Brake actuators (followers) 51L, 51R; 52L, 5 for the wheels 41L, 41R;
When controlling the pressures of all the 2Rs in common, the followers 51R and 52R provided for the wheel 41, which has a lighter load during braking among a plurality of wheels, and the anti-skid control valve device 6
Proportional pressure reducing control valves 80R and 80L between 1R and 61L
Since the brakes are interposed, the structure of the brake system can be simplified, and an appropriate braking force can be applied to each wheel during antiskid control.

[Brief description of drawings]

FIG. 1 is a diagram showing a first embodiment of a brake system according to the present invention.

FIG. 2 is a diagram showing a second embodiment of the brake system according to the present invention.
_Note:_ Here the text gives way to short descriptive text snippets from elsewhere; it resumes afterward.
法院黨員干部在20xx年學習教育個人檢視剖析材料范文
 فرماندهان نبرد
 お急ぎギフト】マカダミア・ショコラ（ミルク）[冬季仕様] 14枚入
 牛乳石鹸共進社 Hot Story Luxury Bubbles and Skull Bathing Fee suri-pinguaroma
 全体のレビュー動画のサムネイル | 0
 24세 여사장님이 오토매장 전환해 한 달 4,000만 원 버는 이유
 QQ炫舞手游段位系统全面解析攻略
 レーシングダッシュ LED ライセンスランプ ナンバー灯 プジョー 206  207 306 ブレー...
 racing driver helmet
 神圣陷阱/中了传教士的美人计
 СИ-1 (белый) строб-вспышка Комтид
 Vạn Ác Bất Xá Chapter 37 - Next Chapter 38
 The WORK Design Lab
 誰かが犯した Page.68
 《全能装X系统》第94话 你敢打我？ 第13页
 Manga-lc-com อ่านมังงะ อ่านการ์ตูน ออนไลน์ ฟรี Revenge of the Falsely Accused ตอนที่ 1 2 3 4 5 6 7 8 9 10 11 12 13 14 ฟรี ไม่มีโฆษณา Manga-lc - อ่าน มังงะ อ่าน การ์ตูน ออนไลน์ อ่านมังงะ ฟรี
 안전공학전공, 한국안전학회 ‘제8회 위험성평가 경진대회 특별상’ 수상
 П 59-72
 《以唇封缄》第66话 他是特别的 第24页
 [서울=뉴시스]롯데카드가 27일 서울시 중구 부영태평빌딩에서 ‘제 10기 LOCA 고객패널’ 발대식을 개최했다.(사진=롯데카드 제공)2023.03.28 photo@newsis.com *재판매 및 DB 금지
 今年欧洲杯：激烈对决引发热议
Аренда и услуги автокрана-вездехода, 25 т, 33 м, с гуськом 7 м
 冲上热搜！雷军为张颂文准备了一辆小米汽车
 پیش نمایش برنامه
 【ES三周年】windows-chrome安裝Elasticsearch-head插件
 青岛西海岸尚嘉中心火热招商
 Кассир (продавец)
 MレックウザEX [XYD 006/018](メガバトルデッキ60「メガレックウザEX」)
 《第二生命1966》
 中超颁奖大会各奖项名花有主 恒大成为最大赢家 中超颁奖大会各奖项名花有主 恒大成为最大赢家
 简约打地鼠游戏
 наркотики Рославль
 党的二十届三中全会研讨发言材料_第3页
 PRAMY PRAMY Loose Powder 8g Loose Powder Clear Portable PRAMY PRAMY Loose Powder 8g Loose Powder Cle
FIG. 3 is a diagram showing a third embodiment of the present invention.

[Explanation of symbols]

20 electronic control unit (discrimination circuit) 25 relay emergency valve (main engine) 41L, 41R; 42L, 42R wheels 51L, 51R; 52L, 52R brake chamber (follower) 61R, 61L anti-skid control valve device 71R, 71L Sensor 80R, 80L Proportional pressure reducing control valve

Claims (1)

[Claims] 1. A follower for applying a brake to each of a plurality of wheels arranged in the front-rear direction of a vehicle body is provided,
These followers are connected to a main actuator that sends a brake pressure according to a driver's operation through one brake system, and a sensor mounted on at least one of the plurality of wheels is used. A discriminating circuit for discriminating the skid tendency of the wheel is provided by monitoring the rotation state of the wheel, and the brake pressure is adjusted commonly to all the followers in the one brake system based on a command from the discriminating circuit. In a brake system for a multi-axle trailer provided with an anti-skid control valve device, a follower provided for a wheel of which load during braking becomes lighter among the plurality of wheels, and the anti-skid control valve device, A brake system for a multi-axle trailer with a proportional pressure reducing control valve interposed.